Non-English speaking trucker charged in vehicular homicide
A commercial truck driver whose English was so bad that he could not communicate with police ran a stop sign in Slippery Rock, Pennsylvania, this past July crashing into North Carolina family's car. Killed in the crash were Kenneth and Janet Kerr, both age 35, their two daughters ages 16 and 13, and their 4 year-old son.
Authorities investigating the tragic accident were mystified how the Bosnian-born trucker, Ejub Grcic, 54, was able to obtain a valid Utah commercial driver's license. Grcic is part owner of EH Transport, a one-truck business in West Valley, Utah. Brandon Olsen, head of training at Mountain West Commercial Driver's License School in Salt Lake City, Utah, was equally perplexed. According to Olsen, "You have to have some ability to speak English. . . To be a trucker, you have to. It's the law."
But according to news reports Grcic, who speaks Croatian, needed an interpreter to communicate with police called to the scene of the accident. He also needed an interpreter at his subsequent court arraignment. Among other things authorities wanted to know why Grcic's rig was traveling on a rural road just prior to the accident. Police reports said the 40-ton tractor-trailer was far too heavy for the road, which had posted signs proclaiming a 10-ton weight limit.
According to the Federal Motor Carrier Safety Administration's regulations for state driver qualifications, Section 391.11, commercial driver's license holders are supposed to be able to "read and speak the English language sufficiently to converse with the general public, to understand highway traffic signs and signals in English, to respond to official inquiries and to make entries on reports and records."

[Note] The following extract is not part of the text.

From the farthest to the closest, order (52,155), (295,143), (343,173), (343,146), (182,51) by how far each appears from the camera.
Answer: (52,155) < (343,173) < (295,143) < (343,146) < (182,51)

"It's terrible events like the death of an entire family in Slippery Rock, Pennsylvania that makes us angry that the Federal Motor Carrier Safety Administration decided to withdraw its proposed national English standard for commercial truck drivers," said ProEnglish executive director KC McAlpin (see related article). "If the drivers of 80,000 pound rigs don't know English, the lives of every member of the public who use U.S. roads and highways are in danger."